> **PAGE EXTRACT**:
The Genetic Code

The cellular process of transcription generates messenger RNA (mRNA), a mobile molecular copy of one or more genes with an alphabet of A, C, G, and uracil (U). Translation of the mRNA template on ribosomes converts nucleotide-based genetic information into a protein product. That is the central dogma of DNA-protein synthesis. Protein sequences consist of 20 commonly occurring amino acids; therefore, it can be said that the protein alphabet consists of 20 “letters” (Figure). Different amino acids have different chemistries (such as acidic versus basic, or polar and nonpolar) and different structural constraints. Variation in amino acid sequence is responsible for the enormous variation in protein structure and function.

> **WORK TASK 1**: According to the genetic code passage, which four letters make up the alphabet of messenger RNA?
> **WORK TASK 2**: Resume the genetic code passage, starting right after its last sentence.

> **GIVEN DATA**:
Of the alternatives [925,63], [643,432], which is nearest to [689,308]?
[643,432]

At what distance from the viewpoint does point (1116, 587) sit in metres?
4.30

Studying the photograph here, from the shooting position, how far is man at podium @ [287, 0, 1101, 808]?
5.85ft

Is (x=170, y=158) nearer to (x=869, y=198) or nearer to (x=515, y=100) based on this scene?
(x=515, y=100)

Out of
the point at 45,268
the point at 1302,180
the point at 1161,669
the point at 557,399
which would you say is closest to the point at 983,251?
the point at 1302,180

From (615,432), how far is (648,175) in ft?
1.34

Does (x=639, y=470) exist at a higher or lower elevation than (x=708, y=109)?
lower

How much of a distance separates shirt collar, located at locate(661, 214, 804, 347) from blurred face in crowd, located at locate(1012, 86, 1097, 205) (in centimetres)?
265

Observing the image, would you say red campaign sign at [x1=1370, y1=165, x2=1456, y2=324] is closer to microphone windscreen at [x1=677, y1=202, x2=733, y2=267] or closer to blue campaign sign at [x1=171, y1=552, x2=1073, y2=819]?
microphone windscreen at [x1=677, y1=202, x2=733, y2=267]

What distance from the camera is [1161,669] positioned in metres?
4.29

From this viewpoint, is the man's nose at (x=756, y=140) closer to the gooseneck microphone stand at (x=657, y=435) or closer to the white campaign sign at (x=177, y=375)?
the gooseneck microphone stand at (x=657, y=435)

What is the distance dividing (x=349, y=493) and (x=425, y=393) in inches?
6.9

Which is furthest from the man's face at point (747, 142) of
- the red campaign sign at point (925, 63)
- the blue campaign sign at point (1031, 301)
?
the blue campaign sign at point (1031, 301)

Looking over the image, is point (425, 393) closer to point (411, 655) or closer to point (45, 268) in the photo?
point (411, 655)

> **WRITTEN RESPONSE 1**: A, C, G, and uracil (U).

> **WRITTEN RESPONSE 2**:
Structures of the twenty amino acids are given. Six amino acids—glycine, alanine, valine, leucine, methionine, and isoleucine—are non-polar and aliphatic, meaning they do not have a ring. Six amino acids—serine, threonine, cysteine, proline, asparagine, and glutamate—are polar but uncharged. Three amino acids—lysine, arginine, and histidine—are positively charged. Two amino acids, glutamate and aspartate, are negatively charged. Three amino acids—phenylalanine, tyrosine, and tryptophan—are nonpolar and aromatic.
Structures of the 20 amino acids found in proteins are shown. Each amino acid is composed of an amino group ( N H 3 + ), a carboxyl group (COO-), and a side chain (blue). The side chain may be nonpolar, polar, or charged, as well as large or small. It is the variety of amino acid side chains that gives rise to the incredible variation of protein structure and function.